Mais les américains ne voulurent pas prendre le risque de voir la Russie contester un jour leur autorité en Europe, et quant aux gouvernements européens aux ordres ils se rangèrent comme d’ habitude derrière leur seigneur et maître …
Robert
18 avril 2022Il est raisonnable à tous points de vue de ne pas envisager un élargissement du conflit… si la raison a encore un sens dans la période actuelle !
Dominique
16 avril 2022Article très intéressant.
Dans vos scénarios, la guerre ne sort pasde l’Ukraine.
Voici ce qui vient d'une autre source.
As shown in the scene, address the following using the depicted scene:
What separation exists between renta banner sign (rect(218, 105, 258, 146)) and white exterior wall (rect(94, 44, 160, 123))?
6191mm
Est ce raisonnable, d’un point de vue financier, de ne pas envisager un élargissement du conflit ?
oblabla
17 avril 2022Dans ce cas le conflit sera nucléaire et donc on peut s’autoriser à considérer l’aspect financier comme secondaire, non?
Dominique
18 avril 2022https://m.youtube.com/watch?v=mSbJw5g26as&feature=youtu.be
Le risque d’une guerre OTAN/Russie est réel.
Robert
18 avril 2022Il est raisonnable à tous points de vue de ne pas envisager un élargissement du conflit… si la raison a encore un sens dans la période actuelle !
Philippe
16 avril 2022Dans une époque de dislocation ,avec forte inflation; pour la Chine , etre payée en or , serait contre-productif ;cela nuirait a ses exportations et peu de pays sont pres a sacrifier leur or ( Sarkozy – Gordon Brown l’ont fait et a des prix tres bas ) . En ce moment meme le Yuan est un peu trop fort face au $ ( 6,38 ) , le covid freine l’economie chinoise, il leur faut diminuer le taux d’interet ; La Chine a tout interet a etre payé en US $ , sauf si elle envahit Taiwan . Taiwan est le coeur de la production mondiale de semiconducteurs .Enjeu crucial .
L’Or va aller a 2200 $ .Meme l’Argent métal le suivra a 32 puis 40
L’immobilier a Dubai ? Un mirage qui sera balayé au moindre incident avec l’Iran . Le régime iranien finit toujours par saborder sa normalisation soit avec les USA soit avec les voisins arabes .
Hong-Kong ? L’élite souhaite partir suite au durcissement du regime . Singapour ? Humide .
Le Canada et l’Australie me semble les meilleurs endroits ; stabilité politique, énergie et matières premières abondantes , monnaies en hausse , le Brésil , le Chili aussi.